### DIRECTIONS FOR THIS TASK:
Go through the entries below and retype them exactly, omitting each picture.

Excerpts from a spatial dataset

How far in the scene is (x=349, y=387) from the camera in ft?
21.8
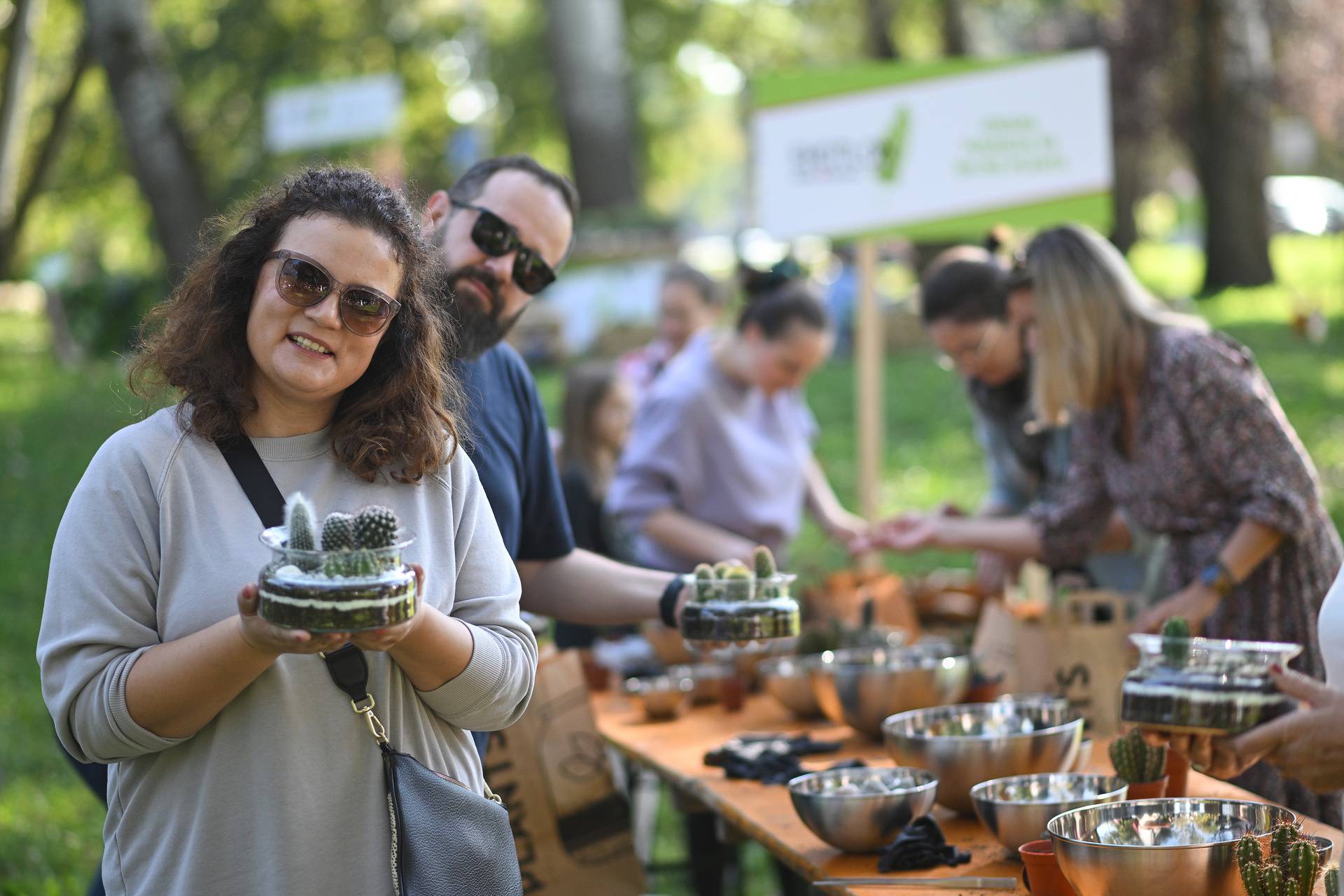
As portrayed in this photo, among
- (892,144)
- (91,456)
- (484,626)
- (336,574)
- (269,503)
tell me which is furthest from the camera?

### PROBLEM SOLUTION:
How far in the scene is (x=349, y=387) from the camera in ft?
21.8
As portrayed in this photo, among
- (892,144)
- (91,456)
- (484,626)
- (336,574)
- (269,503)
tell me which is furthest from the camera?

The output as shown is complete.